The new money, which comes on top of planned military spending of T$471.7 billion for 2022, will need to be approved by parliament where Tsai’s ruling party has a large majority, meaning its passage should be smooth.
Taiwan’s Defense Ministry said China’s military strength had grown rapidly and it had continued to invest heavily in defense.
“In the face of severe threats from the enemy, the nation’s military is actively engaged in military building and preparation work, and it is urgent to obtain mature and rapid mass production weapons and equipment in a short period of time,” it said in a statement.
Deputy Defense Minister Wang Shin-lung told reporters the new arms would all be made domestically, as Taiwan boosts its own production prowess, though the United States will probably remain an important provider of parts and technology.
Taiwan has been keen to demonstrate that it can defend itself, especially amid questions about whether the United States would come to its aid if China attacked.
“Only if we ensure our security and show determination will the international community think well of us,” said Cabinet spokesman Lo Ping-cheng. “Others will only help us if we help ourselves.”

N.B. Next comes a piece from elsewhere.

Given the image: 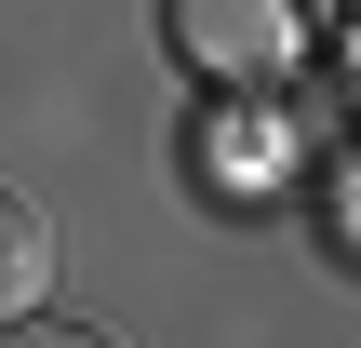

The additional cash will likely be well received in Washington, which has been pushing Taiwan to modernize its military to make it more mobile so it can become a “porcupine,” hard for China to attack.
Ingrid Larson, one of Washington’s unofficial representatives for Taiwan, stressed there was “a real and urgent need” for Taiwan to pursue defense reforms.
“As allies and partners in the region and around the globe increasingly push back on China’s aggressive action, it is important that Taiwan remain committed to the changes that only it can make for itself,” she told the Center for a New American Security think tank.
“Taiwan must build as strong a deterrent as possible and as quickly as possible. Taiwan needs truly asymmetric capability, and a strong reserve force. Asymmetry means systems which are mobile, survivable and lethal.”
Larson is managing director of the Washington office of the American Institute in Taiwan, which handles U.S. relations with Taiwan in the absence of formal diplomatic links.
The weapons Taiwan aims to buy with the money include cruise missiles and warships, the defense ministry said.
Taiwan has been testing new, long-range missiles off its southern and eastern coasts, and while it has not given details, diplomats and experts have said they are likely to be able to hit targets far into China.
Taiwan has already put into service a new class of stealth warship, which it calls an “aircraft carrier killer” due to its missile complement, and is developing its own submarines.
The announcement comes as Taiwan is in the middle of its annual Han Kuang military drills.
On Thursday, its army simulated fending off an invasion, firing artillery out to sea from a beach on its southern coast.